:: Texto seleccionado ::

No hay mucha gente que frecuente la alta montaña cuando está cubierta de nieve. En esta época, el esquí se practica en pistas a baja altitud, y solamente en primavera, cuando las condiciones de la nieve son más favorables, es cuando los adeptos del esquí de travesía se aventuran a subir montañas.
La mayoría de nuestros oficiales conocían muy mal los problemas de la montaña invernal y, en algunos casos, puede decirse que no tenían ni idea. Casi todas las misiones que nos encomendaban y que, con riesgos evidentes, cumplía con mi grupo o mi sección, carecían de toda utilidad real desde el punto de vista de la estrategia de la guerra… A pesar de ello, y siempre que las posibilidades de éxito me parecían alcanzables, solía presentarme voluntario. La mayor parte de mis compañeros no se hacían tampoco muchas más ilusiones que yo sobre la utilidad de nuestras misiones, pero actuaban de la misma manera. La guerra en la montaña no era para mí más que un juego, pero al igual que hacía con mis otros juegos en la montaña, lo disputaba hasta los límites de mis capacidades y de mi valor.

:::
:: Filas proporcionadas ::

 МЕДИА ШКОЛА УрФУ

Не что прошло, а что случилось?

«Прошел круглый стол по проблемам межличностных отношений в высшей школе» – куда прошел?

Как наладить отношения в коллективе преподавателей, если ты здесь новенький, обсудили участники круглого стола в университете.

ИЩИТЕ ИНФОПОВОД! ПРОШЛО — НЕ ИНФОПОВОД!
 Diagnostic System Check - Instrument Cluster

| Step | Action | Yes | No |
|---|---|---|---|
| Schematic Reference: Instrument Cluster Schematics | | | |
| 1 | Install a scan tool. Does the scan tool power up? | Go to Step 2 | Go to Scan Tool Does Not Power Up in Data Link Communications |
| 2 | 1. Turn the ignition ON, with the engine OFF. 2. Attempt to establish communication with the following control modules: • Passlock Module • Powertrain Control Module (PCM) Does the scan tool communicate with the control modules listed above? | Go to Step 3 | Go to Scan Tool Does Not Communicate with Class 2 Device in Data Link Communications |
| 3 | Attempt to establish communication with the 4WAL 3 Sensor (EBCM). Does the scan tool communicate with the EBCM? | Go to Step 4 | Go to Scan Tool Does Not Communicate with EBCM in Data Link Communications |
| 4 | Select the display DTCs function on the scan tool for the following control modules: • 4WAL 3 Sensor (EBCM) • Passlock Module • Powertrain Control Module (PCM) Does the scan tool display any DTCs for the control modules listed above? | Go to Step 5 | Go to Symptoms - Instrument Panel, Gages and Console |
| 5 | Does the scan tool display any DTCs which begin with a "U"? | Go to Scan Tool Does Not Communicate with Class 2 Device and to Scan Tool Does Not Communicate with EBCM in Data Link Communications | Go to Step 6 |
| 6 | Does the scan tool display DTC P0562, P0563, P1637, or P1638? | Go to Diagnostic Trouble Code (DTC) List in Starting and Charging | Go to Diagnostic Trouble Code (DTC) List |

:::

◆ Consigna 1 ◆
Copia del texto sobre la montaña invernal el fragmento que va desde "La mayoría de" hasta "de mi valor.", ambos incluidos.
◆ Consigna 2 ◆
Responde, según el texto sobre la montaña invernal, las siguientes preguntas:
(a) ¿En qué estación se aventuran a subir montañas los adeptos del esquí de travesía?
(b) ¿Cómo conocían la mayoría de los oficiales los problemas de la montaña invernal?
(c) ¿Qué era la guerra en la montaña para quien narra?

◆ Respuesta esperada 1 ◆
La mayoría de nuestros oficiales conocían muy mal los problemas de la montaña invernal y, en algunos casos, puede decirse que no tenían ni idea. Casi todas las misiones que nos encomendaban y que, con riesgos evidentes, cumplía con mi grupo o mi sección, carecían de toda utilidad real desde el punto de vista de la estrategia de la guerra… A pesar de ello, y siempre que las posibilidades de éxito me parecían alcanzables, solía presentarme voluntario. La mayor parte de mis compañeros no se hacían tampoco muchas más ilusiones que yo sobre la utilidad de nuestras misiones, pero actuaban de la misma manera. La guerra en la montaña no era para mí más que un juego, pero al igual que hacía con mis otros juegos en la montaña, lo disputaba hasta los límites de mis capacidades y de mi valor.

◆ Respuesta esperada 2 ◆
(a) En primavera.
(b) Muy mal.
(c) Un juego.